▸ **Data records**
○ ○ ○ ○ ○ ○ ○

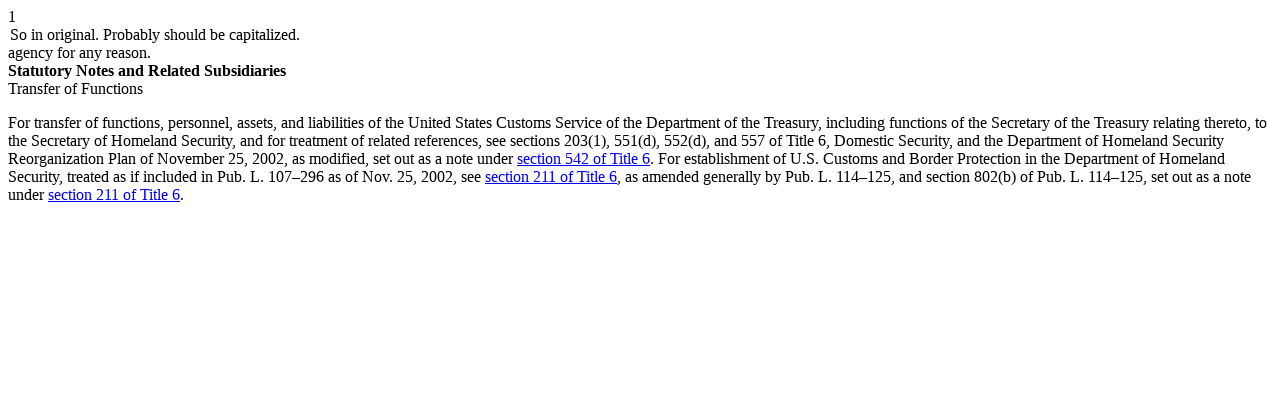

--- FILE ---
content_type: text/html; charset=UTF-8
request_url: https://old.govregs.com/uscode/19/1529/notes
body_size: 501
content:

<div class="section"><div class="note" id="fn002033" type="footnote"><div class="num">1</div>&#8239;So in original. Probably should be capitalized.</div> agency for any reason.<div class="note" id="idd1877258-f599-11ee-8f85-ef0509adb9ee" role="crossHeading" style="-uslm-lc:I74" topic="statutoryNotes"><div class="centered heading content_section_title"><b>Statutory Notes and Related Subsidiaries</b></div></div><div class="note" id="idd1877259-f599-11ee-8f85-ef0509adb9ee" style="-uslm-lc:I85" topic="transferOfFunctions"><div class="centered smallCaps heading">Transfer of Functions</div><p class="indent0" style="-uslm-lc:I21">For transfer of functions, personnel, assets, and liabilities of the United States Customs Service of the Department of the Treasury, including functions of the Secretary of the Treasury relating thereto, to the Secretary of Homeland Security, and for treatment of related references, see sections 203(1), 551(d), 552(d), and 557 of Title 6, Domestic Security, and the Department of Homeland Security Reorganization Plan of <date date="2002-11-25">November 25, 2002</date>, as modified, set out as a note under <a href="/uscode/6/542">section 542 of Title 6</a>. For establishment of U.S. Customs and Border Protection in the Department of Homeland Security, treated as if included in <ref href="/us/pl/107/296">Pub. L. 107&#8211;296</ref> as of <date date="2002-11-25">Nov. 25, 2002</date>, see <a href="/uscode/6/211">section 211 of Title 6</a>, as amended generally by <ref href="/us/pl/114/125">Pub. L. 114&#8211;125</ref>, and <ref href="/us/pl/114/125/s802/b">section 802(b) of Pub. L. 114&#8211;125</ref>, set out as a note under <a href="/uscode/6/211">section 211 of Title 6</a>.</p></div></div>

○ ○ ○ ○ ○ ○ ○

▸ **Aim of the exercise**
Could you reproduce every record above exactly, leaving out any pictures?

▸ **Result below**
--- FILE ---
content_type: text/html; charset=UTF-8
request_url: https://old.govregs.com/uscode/19/1529/notes
body_size: 501
content:

<div class="section"><div class="note" id="fn002033" type="footnote"><div class="num">1</div>&#8239;So in original. Probably should be capitalized.</div> agency for any reason.<div class="note" id="idd1877258-f599-11ee-8f85-ef0509adb9ee" role="crossHeading" style="-uslm-lc:I74" topic="statutoryNotes"><div class="centered heading content_section_title"><b>Statutory Notes and Related Subsidiaries</b></div></div><div class="note" id="idd1877259-f599-11ee-8f85-ef0509adb9ee" style="-uslm-lc:I85" topic="transferOfFunctions"><div class="centered smallCaps heading">Transfer of Functions</div><p class="indent0" style="-uslm-lc:I21">For transfer of functions, personnel, assets, and liabilities of the United States Customs Service of the Department of the Treasury, including functions of the Secretary of the Treasury relating thereto, to the Secretary of Homeland Security, and for treatment of related references, see sections 203(1), 551(d), 552(d), and 557 of Title 6, Domestic Security, and the Department of Homeland Security Reorganization Plan of <date date="2002-11-25">November 25, 2002</date>, as modified, set out as a note under <a href="/uscode/6/542">section 542 of Title 6</a>. For establishment of U.S. Customs and Border Protection in the Department of Homeland Security, treated as if included in <ref href="/us/pl/107/296">Pub. L. 107&#8211;296</ref> as of <date date="2002-11-25">Nov. 25, 2002</date>, see <a href="/uscode/6/211">section 211 of Title 6</a>, as amended generally by <ref href="/us/pl/114/125">Pub. L. 114&#8211;125</ref>, and <ref href="/us/pl/114/125/s802/b">section 802(b) of Pub. L. 114&#8211;125</ref>, set out as a note under <a href="/uscode/6/211">section 211 of Title 6</a>.</p></div></div>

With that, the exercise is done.